** begin Supplied data **

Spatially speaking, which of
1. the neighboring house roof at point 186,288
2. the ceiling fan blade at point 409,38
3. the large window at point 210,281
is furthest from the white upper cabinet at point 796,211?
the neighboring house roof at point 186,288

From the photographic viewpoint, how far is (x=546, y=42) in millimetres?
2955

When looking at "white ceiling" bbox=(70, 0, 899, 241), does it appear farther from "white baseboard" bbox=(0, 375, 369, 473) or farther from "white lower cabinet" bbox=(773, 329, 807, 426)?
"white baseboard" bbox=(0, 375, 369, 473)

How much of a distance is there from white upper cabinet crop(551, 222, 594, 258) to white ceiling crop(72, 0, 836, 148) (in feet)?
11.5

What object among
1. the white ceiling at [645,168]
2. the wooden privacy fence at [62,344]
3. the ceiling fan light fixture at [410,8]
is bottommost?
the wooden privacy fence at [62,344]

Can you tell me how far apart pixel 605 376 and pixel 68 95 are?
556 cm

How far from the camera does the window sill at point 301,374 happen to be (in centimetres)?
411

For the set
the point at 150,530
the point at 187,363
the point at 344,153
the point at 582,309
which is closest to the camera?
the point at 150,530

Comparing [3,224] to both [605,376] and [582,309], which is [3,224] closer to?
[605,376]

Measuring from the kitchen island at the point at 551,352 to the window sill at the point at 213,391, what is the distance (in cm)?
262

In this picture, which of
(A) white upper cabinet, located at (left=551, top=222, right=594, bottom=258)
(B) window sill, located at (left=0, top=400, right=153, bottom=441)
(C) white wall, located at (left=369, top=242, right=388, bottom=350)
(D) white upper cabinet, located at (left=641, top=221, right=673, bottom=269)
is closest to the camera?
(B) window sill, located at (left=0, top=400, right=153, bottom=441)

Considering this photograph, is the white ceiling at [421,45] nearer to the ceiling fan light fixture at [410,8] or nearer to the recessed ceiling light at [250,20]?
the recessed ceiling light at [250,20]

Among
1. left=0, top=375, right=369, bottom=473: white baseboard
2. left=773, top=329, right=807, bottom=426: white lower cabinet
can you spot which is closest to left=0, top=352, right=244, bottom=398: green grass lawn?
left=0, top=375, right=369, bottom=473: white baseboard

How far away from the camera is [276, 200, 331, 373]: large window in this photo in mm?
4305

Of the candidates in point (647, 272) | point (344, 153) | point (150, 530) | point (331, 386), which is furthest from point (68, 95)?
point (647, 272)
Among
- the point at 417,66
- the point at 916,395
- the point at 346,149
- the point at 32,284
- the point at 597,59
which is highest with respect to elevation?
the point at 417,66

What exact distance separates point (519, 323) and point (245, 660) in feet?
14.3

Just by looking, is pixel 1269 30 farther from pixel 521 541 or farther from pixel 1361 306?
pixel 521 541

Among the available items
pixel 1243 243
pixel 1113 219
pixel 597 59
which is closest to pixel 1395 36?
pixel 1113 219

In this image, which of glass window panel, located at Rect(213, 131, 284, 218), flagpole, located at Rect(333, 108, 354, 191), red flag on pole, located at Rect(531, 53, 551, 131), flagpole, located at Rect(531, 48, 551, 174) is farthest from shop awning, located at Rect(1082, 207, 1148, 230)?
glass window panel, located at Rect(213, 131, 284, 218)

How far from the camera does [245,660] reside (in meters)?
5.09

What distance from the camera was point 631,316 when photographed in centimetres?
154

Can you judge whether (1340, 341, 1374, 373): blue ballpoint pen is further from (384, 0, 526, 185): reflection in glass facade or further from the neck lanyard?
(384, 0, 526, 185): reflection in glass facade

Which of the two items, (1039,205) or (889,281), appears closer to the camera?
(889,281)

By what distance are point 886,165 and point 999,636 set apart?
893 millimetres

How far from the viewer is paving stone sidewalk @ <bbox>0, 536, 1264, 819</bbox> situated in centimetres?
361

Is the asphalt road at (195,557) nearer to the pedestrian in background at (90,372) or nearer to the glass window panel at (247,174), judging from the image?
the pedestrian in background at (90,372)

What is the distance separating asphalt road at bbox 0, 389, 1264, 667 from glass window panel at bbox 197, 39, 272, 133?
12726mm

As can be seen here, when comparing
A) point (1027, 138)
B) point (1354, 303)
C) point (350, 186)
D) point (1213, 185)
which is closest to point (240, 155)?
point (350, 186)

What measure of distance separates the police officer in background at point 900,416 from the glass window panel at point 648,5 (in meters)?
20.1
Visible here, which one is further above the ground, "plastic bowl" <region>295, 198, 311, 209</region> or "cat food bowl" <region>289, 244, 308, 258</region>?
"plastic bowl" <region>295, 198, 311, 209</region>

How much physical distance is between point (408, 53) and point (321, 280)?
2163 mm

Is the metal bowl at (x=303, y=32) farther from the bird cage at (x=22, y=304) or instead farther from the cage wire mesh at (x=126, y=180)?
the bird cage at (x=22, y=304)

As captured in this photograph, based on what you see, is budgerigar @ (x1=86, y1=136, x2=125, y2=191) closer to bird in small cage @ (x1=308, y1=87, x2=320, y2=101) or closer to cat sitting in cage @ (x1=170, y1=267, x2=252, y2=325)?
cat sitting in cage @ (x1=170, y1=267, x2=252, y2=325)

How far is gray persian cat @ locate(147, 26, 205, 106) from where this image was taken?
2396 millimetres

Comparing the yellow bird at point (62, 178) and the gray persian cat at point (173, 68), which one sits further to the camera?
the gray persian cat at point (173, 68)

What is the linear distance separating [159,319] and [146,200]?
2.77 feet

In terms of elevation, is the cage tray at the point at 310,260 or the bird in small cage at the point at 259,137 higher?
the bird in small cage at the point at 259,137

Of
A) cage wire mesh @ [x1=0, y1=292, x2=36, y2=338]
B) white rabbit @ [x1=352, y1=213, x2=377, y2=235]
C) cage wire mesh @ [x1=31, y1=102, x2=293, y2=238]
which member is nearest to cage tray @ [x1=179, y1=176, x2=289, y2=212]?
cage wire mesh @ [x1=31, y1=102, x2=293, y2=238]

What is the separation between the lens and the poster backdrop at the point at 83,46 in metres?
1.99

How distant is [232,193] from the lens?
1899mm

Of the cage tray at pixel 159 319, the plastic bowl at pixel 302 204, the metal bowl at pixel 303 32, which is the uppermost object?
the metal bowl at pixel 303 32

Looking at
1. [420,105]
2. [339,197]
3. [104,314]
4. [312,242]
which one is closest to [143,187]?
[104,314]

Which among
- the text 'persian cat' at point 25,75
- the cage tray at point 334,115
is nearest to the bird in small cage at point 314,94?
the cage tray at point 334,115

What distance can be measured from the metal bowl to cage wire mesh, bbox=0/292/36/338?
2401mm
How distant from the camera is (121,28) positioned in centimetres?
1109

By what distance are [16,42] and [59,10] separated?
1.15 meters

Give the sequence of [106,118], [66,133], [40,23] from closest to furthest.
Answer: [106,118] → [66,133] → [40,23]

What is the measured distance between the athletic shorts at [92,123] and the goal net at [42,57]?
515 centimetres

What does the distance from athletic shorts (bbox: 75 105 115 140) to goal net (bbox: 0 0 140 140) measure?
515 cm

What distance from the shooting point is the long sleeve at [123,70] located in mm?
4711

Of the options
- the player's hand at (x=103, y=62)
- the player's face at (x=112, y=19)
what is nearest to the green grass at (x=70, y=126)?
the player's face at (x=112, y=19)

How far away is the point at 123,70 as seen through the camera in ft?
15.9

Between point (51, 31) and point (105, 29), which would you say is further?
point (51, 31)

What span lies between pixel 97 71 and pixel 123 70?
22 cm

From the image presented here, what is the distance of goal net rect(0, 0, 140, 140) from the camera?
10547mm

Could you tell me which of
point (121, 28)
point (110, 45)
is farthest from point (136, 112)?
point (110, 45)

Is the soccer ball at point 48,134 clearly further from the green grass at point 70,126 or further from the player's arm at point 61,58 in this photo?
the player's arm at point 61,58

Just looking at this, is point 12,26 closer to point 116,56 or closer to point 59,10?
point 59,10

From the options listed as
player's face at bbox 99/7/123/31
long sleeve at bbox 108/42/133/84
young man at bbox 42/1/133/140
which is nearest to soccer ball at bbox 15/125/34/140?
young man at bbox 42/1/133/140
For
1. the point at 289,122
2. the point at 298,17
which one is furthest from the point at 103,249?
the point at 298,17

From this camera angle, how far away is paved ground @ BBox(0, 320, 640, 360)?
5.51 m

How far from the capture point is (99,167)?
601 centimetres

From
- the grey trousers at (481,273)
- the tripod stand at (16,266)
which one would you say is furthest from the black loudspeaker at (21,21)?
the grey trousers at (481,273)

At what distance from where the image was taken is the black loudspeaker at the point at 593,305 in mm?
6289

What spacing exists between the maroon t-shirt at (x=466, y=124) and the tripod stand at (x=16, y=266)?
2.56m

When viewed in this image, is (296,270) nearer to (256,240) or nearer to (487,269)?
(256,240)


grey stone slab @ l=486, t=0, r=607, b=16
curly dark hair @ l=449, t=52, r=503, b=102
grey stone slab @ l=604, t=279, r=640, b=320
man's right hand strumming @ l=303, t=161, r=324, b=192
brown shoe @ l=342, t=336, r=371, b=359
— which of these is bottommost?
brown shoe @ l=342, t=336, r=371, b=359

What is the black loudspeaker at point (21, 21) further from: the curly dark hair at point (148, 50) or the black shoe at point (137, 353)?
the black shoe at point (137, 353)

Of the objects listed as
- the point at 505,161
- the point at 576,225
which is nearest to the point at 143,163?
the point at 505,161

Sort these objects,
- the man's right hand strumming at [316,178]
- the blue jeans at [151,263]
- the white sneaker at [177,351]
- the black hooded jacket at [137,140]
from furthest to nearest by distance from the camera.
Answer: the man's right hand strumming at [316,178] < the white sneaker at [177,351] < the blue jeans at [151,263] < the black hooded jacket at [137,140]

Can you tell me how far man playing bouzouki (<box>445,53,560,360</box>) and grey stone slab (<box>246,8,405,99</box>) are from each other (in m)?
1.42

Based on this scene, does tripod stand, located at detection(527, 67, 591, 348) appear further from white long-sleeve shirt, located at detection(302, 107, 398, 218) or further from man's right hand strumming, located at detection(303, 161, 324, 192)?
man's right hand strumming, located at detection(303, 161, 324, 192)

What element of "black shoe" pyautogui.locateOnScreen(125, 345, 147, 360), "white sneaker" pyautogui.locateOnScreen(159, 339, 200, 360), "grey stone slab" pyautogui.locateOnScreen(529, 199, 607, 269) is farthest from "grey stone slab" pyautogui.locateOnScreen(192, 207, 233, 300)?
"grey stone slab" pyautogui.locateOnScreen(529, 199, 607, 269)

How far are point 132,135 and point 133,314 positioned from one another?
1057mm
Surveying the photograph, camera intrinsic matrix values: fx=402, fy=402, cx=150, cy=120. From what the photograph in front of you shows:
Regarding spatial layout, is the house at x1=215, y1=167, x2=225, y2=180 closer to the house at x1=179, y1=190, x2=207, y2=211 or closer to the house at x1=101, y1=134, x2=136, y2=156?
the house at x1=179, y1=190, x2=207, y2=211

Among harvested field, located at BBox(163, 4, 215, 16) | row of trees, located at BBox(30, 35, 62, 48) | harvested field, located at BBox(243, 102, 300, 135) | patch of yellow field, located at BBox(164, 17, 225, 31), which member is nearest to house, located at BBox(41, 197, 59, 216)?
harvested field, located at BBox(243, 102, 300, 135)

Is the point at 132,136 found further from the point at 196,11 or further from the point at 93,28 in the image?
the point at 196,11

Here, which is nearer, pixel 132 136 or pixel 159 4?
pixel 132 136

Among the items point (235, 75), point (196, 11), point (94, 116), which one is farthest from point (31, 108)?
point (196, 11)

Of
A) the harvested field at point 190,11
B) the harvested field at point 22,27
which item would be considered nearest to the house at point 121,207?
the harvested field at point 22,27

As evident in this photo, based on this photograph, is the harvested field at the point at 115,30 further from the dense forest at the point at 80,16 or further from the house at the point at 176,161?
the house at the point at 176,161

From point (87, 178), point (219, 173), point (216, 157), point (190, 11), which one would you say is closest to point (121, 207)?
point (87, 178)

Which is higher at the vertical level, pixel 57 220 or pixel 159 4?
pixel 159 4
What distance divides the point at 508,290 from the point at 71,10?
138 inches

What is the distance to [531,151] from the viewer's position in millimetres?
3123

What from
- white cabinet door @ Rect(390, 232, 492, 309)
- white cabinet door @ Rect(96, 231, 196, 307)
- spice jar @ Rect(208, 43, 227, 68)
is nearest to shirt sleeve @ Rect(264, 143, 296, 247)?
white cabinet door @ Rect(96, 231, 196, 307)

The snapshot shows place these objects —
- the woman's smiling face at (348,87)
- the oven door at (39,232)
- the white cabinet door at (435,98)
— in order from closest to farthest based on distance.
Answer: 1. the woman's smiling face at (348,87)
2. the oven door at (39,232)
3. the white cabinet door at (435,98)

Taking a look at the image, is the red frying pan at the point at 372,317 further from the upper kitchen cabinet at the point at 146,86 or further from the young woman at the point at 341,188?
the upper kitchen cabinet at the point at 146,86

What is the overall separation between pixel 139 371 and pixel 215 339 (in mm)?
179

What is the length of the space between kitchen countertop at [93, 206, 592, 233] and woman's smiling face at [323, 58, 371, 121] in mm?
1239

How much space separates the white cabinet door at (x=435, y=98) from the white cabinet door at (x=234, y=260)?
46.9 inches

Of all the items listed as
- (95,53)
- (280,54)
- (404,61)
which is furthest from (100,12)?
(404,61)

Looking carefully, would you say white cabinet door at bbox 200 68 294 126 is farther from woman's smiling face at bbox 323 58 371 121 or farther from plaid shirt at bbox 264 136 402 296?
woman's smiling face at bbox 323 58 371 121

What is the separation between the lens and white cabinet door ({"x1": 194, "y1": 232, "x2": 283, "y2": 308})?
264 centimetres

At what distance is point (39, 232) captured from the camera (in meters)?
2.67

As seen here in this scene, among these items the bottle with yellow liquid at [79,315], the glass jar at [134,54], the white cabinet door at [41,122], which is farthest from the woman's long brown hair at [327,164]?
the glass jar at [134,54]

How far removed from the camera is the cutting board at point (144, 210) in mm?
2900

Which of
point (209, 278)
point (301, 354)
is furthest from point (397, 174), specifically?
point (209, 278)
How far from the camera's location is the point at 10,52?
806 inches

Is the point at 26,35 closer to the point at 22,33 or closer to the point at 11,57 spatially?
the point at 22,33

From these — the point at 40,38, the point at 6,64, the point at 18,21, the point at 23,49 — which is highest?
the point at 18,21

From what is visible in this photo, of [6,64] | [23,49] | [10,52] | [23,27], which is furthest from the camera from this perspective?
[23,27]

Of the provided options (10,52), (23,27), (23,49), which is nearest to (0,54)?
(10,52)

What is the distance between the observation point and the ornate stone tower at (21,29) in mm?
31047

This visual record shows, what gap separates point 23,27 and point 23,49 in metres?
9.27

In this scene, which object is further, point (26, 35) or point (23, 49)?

** end Supplied data **

Instructions for the task — Repeat word for word the lines running from the line containing "From what is" to the end of the entries above, inclusive.

The response —
From what is visible in this photo, of [6,64] | [23,49] | [10,52] | [23,27], which is furthest from the camera from this perspective?
[23,27]

Of the provided options (10,52), (23,27), (23,49), which is nearest to (0,54)?
(10,52)

What is the distance between the observation point and the ornate stone tower at (21,29) in mm?
31047

This visual record shows, what gap separates point 23,27 and point 23,49 in metres?
9.27

In this scene, which object is further, point (26, 35) or point (23, 49)?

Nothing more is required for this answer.